Through the wall, my neighbor moaned
in a way I envied—to be so filled.

I got up and poured—
the torches of planes
passed through the sky.

Time passed as slow as a hair
trying to grow through skin.

Snow fell.

Time passed
fast as that same hair
cut by a razor.

*
In February I went south, fixed blinds
to her windows, cleaned her rugs.

She seemed better,
and worse. She slept, but her hair had grown sparser,
the dark strands
stark against her pale scalp.

What ailed her was inexplicable—
I thought of how our dog used to gnaw its tail
till it bled.

I stood by the window
until the windows opposite became slim
lit bars.

She toppled a plate
as I packed to leave.
We circled the date of my next visit.

*
It became important to me
whether the dragon was good.
Who were the women who came to visit him
in their dresses, with their scepters?
What was it guarding?

I couldn’t remember—

was the dragon kind? Would it hurt
just to hurt?

Its tail could sweep men
into a moat at a flick.

When it breathed,
something burned—

its whole body seemed a weapon.

*
There was a place between the sixth and eighth drink
where everything diminished,
the body inside but at a distance
from the wall of the shell but
still encased in the thin lucid membrane—

needles, tubes, the soul’s liquid
filling up a glass—

she’d called to say they’d drained a cyst—

and I stood in my living room
as I’d once stood as a child
on the shore, in the tide,
the draining sand sinking
my feet deeper, my arms out for balance—

*
At the terminal I arrived at in her city
the moving walkway was always broken.
A display of miniature weather balloons
in festive colors adorned the air
near the ceiling, in all seasons,

and because they were there in all seasons
and because the defining features of my visits
were the ebb and flow of her condition,
and the nights spent by the window watching
light return to other windows
as the day came,

the visits, over time, grew indistinct from one another,
like the trick of the one bright silk
in the clown’s fist
becoming many
and then becoming one again.

The balloons appeared to float.

I went back and forth from my sister’s door.

We grew close.

She took an interest in my duffel
and when it became worn,
she bought another, and another in anticipation
of the previous one’s deteriorating condition.

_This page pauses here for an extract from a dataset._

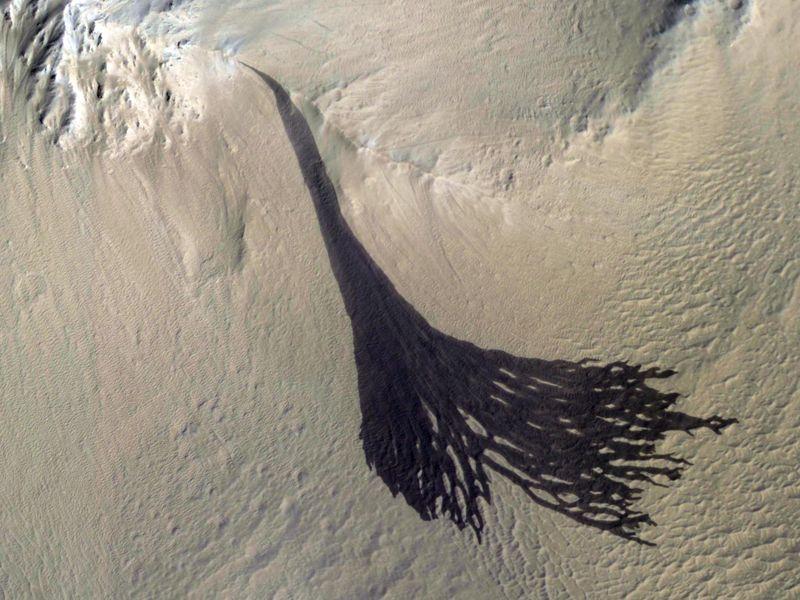 Nasa Mars: Splitting Slope Streaks  PIA22240-800x600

Beside them, in the closet, she made a space
for my sweaters.
Frost spread across the windows.

And when I was having trouble sleeping,
to try, I drank.

And when I slept, I sweated, woke
in darkness, stumbled up to piss.

And when I was back in bed
I would remember things—
a Christmas party I attended as a boy—
the breath of the adults—
the sky lowering each morning—
the dragon sleeping over its bars of gold.